他のウイルス性のベクター系は、ベクターに組み込むことができるDNA挿入物の長さに制約がある場合があり、そのため、より大きなゲノム領域をそれらの発現ベクターにクローニングすることが不可能で、その結果、選択的スプライシングによる抗体発現の膜結合型から分泌型への天然の「転換」が利用できない。特定のトランスポゾン(例えばトール2、図3を参照のこと)が、遺伝子転位効率を少しも減ずることなく、10kbを上回るDNA断片を脊椎動物の宿主細胞に効率的に転位させることができることが分かっている(カワカミ、ゲノム生物学(Genome Biol.)8,Suppl I,S7(2007))(その全体が参照することにより本明細書に組み込まれる)。そのため、より良くかつ正確な発現と、抗体の発現を膜結合型から分泌型へと転換する天然の制御に関するゲノムのエクソン/イントロン構造を含む転位性の発現ベクターを構築することが、本明細書で開示の方法の有用な態様である。本発明の方法は、少なくとも5kb、少なくとも6kb、少なくとも7kb、少なくとも8kb、少なくとも9kb、少なくとも10kbの大きさのDNA断片を宿主細胞のゲノムに転位させるのに有用である。

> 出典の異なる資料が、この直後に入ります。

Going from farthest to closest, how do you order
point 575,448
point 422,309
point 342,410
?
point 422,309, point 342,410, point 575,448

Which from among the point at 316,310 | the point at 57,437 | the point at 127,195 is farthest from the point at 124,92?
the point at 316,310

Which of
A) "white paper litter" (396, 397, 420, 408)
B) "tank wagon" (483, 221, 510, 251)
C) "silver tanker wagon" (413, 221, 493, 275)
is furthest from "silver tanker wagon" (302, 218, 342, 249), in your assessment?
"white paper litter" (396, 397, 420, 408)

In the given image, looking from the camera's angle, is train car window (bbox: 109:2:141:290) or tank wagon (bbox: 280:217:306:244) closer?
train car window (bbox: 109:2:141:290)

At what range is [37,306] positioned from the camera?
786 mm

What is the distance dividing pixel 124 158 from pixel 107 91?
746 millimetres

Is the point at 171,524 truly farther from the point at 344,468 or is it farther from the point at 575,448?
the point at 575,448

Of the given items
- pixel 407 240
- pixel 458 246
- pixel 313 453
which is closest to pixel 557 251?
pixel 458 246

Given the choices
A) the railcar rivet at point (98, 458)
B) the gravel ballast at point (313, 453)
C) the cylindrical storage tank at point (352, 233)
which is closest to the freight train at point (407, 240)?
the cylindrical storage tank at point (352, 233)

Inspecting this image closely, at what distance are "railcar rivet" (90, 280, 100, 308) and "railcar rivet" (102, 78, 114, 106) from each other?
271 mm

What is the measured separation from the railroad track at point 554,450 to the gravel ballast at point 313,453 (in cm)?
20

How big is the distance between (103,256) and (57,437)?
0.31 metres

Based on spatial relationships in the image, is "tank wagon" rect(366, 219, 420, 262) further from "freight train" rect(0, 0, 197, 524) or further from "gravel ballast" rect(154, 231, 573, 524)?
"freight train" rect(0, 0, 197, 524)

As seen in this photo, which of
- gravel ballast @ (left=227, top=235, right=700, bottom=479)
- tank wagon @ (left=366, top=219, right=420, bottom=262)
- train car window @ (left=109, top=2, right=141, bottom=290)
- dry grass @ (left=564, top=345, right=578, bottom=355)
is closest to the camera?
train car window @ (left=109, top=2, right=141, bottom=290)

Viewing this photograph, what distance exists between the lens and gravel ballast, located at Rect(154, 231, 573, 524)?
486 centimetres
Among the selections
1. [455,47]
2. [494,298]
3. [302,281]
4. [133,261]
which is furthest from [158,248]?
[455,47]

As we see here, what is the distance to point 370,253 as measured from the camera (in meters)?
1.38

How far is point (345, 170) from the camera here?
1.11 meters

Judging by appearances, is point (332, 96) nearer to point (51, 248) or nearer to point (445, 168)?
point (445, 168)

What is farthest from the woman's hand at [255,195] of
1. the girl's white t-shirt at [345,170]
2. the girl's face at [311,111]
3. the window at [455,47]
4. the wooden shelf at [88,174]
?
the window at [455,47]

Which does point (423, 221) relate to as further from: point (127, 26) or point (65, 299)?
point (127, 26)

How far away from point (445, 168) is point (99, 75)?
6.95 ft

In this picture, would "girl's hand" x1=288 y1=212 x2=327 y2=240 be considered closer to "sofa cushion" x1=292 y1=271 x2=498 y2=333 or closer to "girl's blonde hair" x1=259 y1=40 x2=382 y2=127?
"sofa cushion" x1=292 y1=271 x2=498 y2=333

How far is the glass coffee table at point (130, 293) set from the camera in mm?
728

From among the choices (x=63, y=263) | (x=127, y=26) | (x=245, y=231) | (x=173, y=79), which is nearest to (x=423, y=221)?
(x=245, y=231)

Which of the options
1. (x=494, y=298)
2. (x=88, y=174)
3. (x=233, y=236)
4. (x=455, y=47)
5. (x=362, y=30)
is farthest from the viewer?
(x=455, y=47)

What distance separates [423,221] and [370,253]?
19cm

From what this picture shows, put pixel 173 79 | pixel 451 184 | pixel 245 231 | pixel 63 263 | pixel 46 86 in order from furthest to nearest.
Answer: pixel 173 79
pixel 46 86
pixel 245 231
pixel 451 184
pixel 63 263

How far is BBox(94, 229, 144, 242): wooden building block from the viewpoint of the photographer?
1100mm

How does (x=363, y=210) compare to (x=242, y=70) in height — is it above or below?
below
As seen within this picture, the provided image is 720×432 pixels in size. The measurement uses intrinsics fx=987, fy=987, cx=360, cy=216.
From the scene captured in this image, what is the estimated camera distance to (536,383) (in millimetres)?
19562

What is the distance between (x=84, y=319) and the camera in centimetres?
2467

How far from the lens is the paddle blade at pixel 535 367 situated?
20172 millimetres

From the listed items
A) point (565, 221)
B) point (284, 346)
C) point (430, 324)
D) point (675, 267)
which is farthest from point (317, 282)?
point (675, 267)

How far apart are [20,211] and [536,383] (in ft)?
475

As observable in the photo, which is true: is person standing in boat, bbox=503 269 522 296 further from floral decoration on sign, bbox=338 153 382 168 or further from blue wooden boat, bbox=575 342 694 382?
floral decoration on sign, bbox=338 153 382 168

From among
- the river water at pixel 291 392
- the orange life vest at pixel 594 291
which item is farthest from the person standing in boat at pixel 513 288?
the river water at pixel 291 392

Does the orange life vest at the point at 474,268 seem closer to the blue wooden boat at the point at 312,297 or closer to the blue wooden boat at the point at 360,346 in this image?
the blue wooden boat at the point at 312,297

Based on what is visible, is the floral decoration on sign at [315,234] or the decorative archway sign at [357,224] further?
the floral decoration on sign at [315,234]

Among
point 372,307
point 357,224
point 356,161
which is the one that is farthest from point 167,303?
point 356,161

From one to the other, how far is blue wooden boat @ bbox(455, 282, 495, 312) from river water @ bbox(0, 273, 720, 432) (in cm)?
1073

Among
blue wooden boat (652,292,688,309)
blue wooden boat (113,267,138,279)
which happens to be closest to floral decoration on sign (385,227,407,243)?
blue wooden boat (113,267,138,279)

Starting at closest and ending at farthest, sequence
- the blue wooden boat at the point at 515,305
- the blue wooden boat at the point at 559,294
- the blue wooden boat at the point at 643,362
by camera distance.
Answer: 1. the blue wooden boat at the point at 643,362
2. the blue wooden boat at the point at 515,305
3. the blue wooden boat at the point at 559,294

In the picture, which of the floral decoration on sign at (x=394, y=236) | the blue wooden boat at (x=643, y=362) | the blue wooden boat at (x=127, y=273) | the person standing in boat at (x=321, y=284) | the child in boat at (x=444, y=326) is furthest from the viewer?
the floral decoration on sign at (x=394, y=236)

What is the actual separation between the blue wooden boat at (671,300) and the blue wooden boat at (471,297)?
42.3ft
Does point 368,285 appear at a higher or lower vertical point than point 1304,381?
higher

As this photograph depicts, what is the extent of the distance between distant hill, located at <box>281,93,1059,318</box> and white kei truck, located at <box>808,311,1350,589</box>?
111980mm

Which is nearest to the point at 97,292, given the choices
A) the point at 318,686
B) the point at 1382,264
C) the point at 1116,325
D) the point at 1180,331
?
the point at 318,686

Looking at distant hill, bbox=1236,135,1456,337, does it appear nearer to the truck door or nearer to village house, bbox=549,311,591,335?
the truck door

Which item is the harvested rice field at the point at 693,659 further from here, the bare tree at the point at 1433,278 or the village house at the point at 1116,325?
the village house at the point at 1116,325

膜結合型の抗体発現が優勢なより初期のB系列の分化段階から、分泌型の抗体発現が優勢なより後期の、形質細胞段階への分化を、B細胞分化因子、例えば、これらには限定されないがCD40/IL4の誘導、または有糸分裂促進因子、例えばこれらには限定されないが、リポ多糖類(LPS)もしくは他のポリクローナル活性化因子、黄色ブドウ球菌コワン(Cowan)株(SAC)活性化因子、およびCpGヌクレオチド、またはそれらの任意の組み合わせによって刺激することで、誘導することができる。
この分化は、チロシン阻害剤であるグリベック(Gleevec)によってエーベルソンチロシンキナーゼが特異的に阻害されているA−MuLVで形質転換したマウスプレB細胞について記載されている通り(ムルジョ(Muljo)ら、ネイチャー・イムノロジー 4,31−37(2003))(その全体が参照することにより本明細書に組み込まれる)、正しいB細胞の分化を再度起こすことができるように、増殖を人工的に抑制できる、形質転換した細胞内で行われることが好ましい。そのため、この方法に、グリベックで処理するとより成熟した段階のB細胞、例えば形質細胞に再度分化することができ、その後、ゲノム重鎖発現構築物の選択的スプライシングに基づくさらなる機能試験に用いるのに十分な量の分泌型抗体を分泌する、Ig−ヌルA−MuLVで形質転換したマウスプレB細胞を使用するのが好ましい態様である。当該分野において知られている抗アポトーシス因子、例えばこれらには限定されないが、bcl−2またはbcl−xLを安定に過剰発現させることで、このようなB細胞系列性の細胞分化をさらに改善することが、本明細書で開示の方法の好ましい態様である。
工程(iv)の後、上述した通り、転位した脊椎動物宿主細胞の濃縮を行った。必要に応じて、所望の機能および/または結合特性を有する抗体およびその断片などのタンパク質を発現している細胞集団または個々の細胞が単離されるまで、上述した方法による細胞濃縮をさらに行ってもよい(工程(v))。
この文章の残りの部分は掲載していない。